Planet wandering through space
The largest solar system recorded has been discovered as 2MASS J2126-8140 orbits TYC 9486-927-1 MartinFredy/iStock

The largest solar system ever recorded has been found, say astronomers. Scientists were studying a planet that they thought was just aimlessly wandering through space, but they discovered it is actually orbiting a host star roughly one trillion kilometres away from it.

The planet that the scientists were researching – known as 2MASS J2126-8140 – was first believed to not have a parent star, but scientists were surprised when they found it was orbiting a red dwarf star, which has been called TYC 9486-927-1. The distance between the planet and the star is 7,000 times longer than the Earth and the Sun, report the astronomers in the Monthly Notices of The Royal Astronomical Society.

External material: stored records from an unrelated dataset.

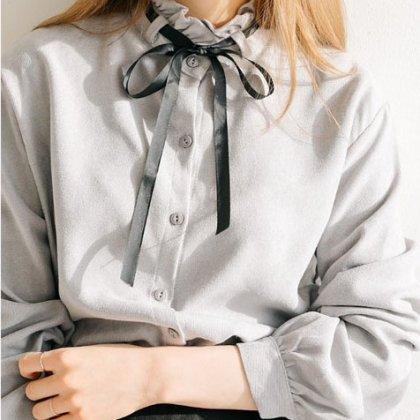 リボンタイ×レースのネックラインがガーリーな長袖ブラウス 3色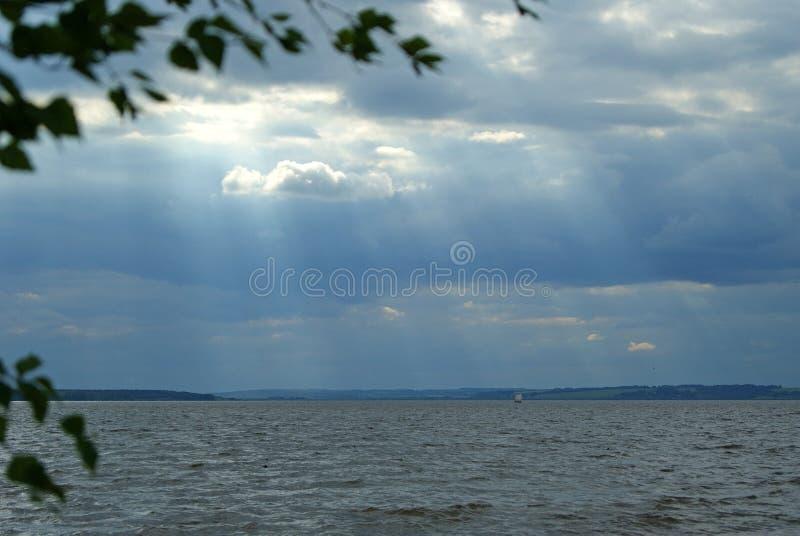 Sailboat κάτω από έναν θυελλώδη ουρανό στοκ φωτογραφίες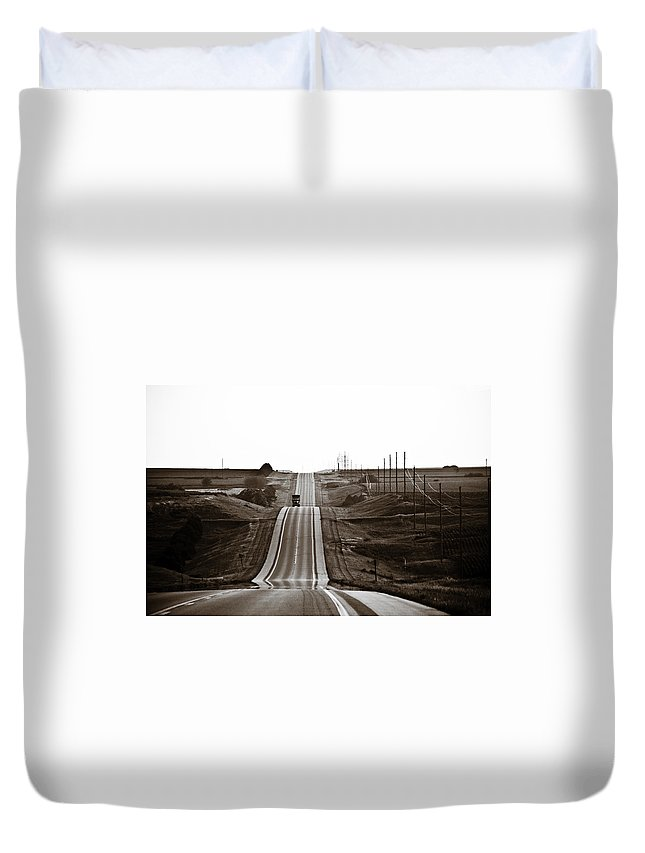 Nebraska Duvet Cover featuring the photograph A Country Mile 1 by Marilyn Hunt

The gap between the planet and star is so big that one full orbit takes the equivalent of almost a million years. That means that on average, one UK family would go through nearly 13,000 generations before 2MASS J2126-8140 completes a full orbit of TYC 9486-927-1.

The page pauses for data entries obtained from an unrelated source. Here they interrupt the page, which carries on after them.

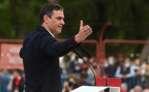 El presidente del Gobierno, Pedro Sánchez, durante el acto de cierre de campaña que los socialistas celebraron en el auditorio parque forestal Entrevias. EFE/Fernando Villar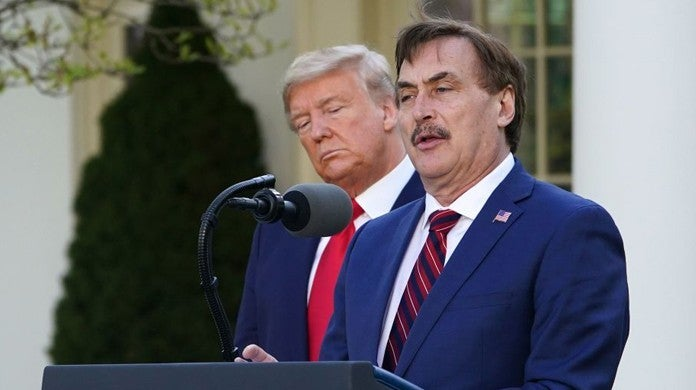 donald-trump-mike-lindell-getty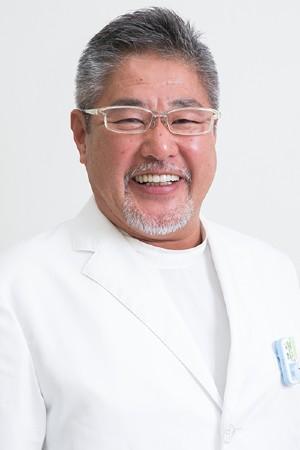 南守谷ファミリー歯科の院長の画像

The new solar system is almost three times larger than the previously known biggest distance between a planet and a host star.

Simon Murphy of the Australian National University said: "We were very surprised to find such a low-mass object so far from its parent star."

The astronomers that discovered this solar system are from a group of international scientists that are studying young stars and brown dwarfs close to our own solar system. 2MASS J2126-8140, a gas giant roughly 15 times bigger than Jupiter, the biggest planet in our own solar system, was just one of thousands of young planets being studied.

It was soon discovered that both the lone planet, and its subsequent host star, were around the same distance away from Earth – about 100 million light years, or almost 6 octillion miles (this number carries 27 0's). They then measured both of their movements, and the link was soon confirmed.

"We can speculate they formed 10 million to 45 million years ago from a filament of gas that pushed them together in the same direction," said Murphy. "They must not have lived their lives in a very dense environment. They are so tenuously bound together that any nearby star would have disrupted their orbit completely."